Registered design number: 152426.
Proprietor: A W Digby and Company, London Ink Manufacturers.
Address: 8 Church Passage, London.
Subject: [Not given in BT 44/7].
Class 3: glass
Alfred Wyatt Digby, born 1831, Maldon Essex, son of George Wyatt Digby. Died 1901, Rochford Essex
In the 1851 Census Alfred W Digby was a lodger along with a George E Digby (b. 1829/30) at 1 Forest Row, Saint Johns Hackney, Middlesex. Arthur is a Printer Apprentice and George is a Solicitor But Employed As A Solicitors Managing Clerk. Both are born Maldon, Essex.
In the 1861 Census he was listed at 90, Chancery Lane, Liberty of the Rolls, Strand, London as age 29, unmarried, a Stationer Employing 3 Men And 2 Boys, born Maldon, Essex. He married later in 1861 - his wife was just 16, he was 29.
Presumably his
Ink Manufacturer description on the RD entry ties in with this period of his life. As a Stationer he would sell Ink, and presumably Ink Wells etc as well.
By the 1871 Census he was listed at 87 Chancery Lane, Liberty of the Rolls, Strand, London as aged 39, married with three children and now employed as a solicitors' articled clerk.
By the 1881 Census he was listed at Gentlemen's Row, Enfield, Edmonton, Middlesex and is a solicitor, aged 48 and a widower.
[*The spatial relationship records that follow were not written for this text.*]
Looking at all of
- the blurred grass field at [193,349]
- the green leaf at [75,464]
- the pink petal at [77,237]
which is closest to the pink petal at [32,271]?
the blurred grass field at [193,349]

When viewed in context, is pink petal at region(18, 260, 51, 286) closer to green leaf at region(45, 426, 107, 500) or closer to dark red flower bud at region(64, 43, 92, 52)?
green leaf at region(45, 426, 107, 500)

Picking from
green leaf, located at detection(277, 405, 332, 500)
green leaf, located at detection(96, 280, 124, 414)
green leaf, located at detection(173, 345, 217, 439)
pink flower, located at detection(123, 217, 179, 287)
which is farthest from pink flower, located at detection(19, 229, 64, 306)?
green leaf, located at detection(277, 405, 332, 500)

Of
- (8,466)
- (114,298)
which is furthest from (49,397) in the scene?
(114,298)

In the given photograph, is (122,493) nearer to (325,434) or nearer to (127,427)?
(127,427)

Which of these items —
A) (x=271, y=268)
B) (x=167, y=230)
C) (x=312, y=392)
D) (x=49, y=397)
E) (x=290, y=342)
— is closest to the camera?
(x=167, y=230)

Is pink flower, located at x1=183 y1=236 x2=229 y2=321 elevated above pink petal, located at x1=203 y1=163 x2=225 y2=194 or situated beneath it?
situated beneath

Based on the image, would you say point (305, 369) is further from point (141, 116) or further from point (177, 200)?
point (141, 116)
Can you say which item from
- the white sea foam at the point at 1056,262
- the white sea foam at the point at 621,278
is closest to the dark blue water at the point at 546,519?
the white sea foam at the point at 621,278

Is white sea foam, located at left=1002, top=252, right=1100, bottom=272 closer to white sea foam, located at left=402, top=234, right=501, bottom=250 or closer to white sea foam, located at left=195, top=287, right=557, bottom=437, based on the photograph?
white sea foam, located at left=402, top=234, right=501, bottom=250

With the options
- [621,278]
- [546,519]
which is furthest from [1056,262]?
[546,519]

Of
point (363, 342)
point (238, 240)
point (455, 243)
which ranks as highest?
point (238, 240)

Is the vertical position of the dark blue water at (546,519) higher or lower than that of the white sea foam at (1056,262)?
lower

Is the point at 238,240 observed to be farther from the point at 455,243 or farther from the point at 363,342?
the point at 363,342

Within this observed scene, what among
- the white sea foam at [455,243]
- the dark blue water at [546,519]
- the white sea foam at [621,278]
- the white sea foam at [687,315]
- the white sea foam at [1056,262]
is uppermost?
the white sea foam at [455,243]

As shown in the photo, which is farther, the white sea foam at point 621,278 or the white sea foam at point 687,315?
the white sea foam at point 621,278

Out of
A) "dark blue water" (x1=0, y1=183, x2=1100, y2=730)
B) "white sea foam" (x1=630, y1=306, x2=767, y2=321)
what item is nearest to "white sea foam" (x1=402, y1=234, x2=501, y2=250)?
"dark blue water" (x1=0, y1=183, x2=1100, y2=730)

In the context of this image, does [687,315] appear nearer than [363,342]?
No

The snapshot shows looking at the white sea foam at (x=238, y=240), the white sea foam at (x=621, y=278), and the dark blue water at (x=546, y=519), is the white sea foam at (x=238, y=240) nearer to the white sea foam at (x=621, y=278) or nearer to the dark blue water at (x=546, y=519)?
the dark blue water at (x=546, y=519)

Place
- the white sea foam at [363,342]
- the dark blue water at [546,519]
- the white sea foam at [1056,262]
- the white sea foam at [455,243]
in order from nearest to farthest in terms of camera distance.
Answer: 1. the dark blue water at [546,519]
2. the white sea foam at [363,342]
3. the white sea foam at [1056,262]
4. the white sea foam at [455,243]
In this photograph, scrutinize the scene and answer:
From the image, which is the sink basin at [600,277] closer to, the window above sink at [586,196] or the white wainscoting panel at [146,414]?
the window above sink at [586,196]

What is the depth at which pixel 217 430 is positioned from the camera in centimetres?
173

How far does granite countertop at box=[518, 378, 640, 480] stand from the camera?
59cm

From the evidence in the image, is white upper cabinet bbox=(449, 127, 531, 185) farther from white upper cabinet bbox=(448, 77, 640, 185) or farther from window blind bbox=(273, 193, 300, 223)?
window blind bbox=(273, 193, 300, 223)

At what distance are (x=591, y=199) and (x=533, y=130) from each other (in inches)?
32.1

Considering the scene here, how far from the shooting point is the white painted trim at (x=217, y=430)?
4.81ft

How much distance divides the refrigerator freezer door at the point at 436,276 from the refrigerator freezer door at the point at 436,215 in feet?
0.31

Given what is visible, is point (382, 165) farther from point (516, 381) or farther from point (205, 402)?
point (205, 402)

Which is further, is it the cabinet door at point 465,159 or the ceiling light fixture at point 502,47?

In the 1891 Census we find him at Ambleside, York Road, Prittlewell, Rochford, Essex aged 59, a solicitor, and remarried to his housekeeper from the 1881 Census who 30 years younger than him.
And finally in 1901 he is at 51, Queens Road, Prittlewell, Rochford, Essex, aged 69, still a solicitor.
An entry in the London Gazette dated 21 Feb 1879 gives reference in a winding up petition for another firm to
"the offices of my Solicitors, Messrs. Digby and Jones, situate at Nos. 7 and 8, Church-passage, Chancery-lane, in the city of London".
so the address on the Design registration is that of the solicitors' office it seems.
The bit below seems to refer to his father...
George Wyatt Digby of 7 and 8 Church Passage, Chancery Lane (Middlesex), gentleman [solicitor] ... described as "of the United States of America... late of Maldon";
Apparently George Wyatt Digby emigrated to the USA
"following the discovery of malpractice by his firm"
in a record which also mentions
A.W.Digby's share in the Milton Hall Estate
https://secureweb1.essexcc.gov.uk/SeaxPAM/ViewCatalogue.aspx?ID=752127They sound like an interesting family... I found more newspaper articles about them in the archive. One of them , another solicitor (I think the son of the aforementioned George E Digby) shot himself fatally in his Chambers!
From a glass point of view there is no indication of who made the inkwells for AW Digby. He only seems to have registered this one design.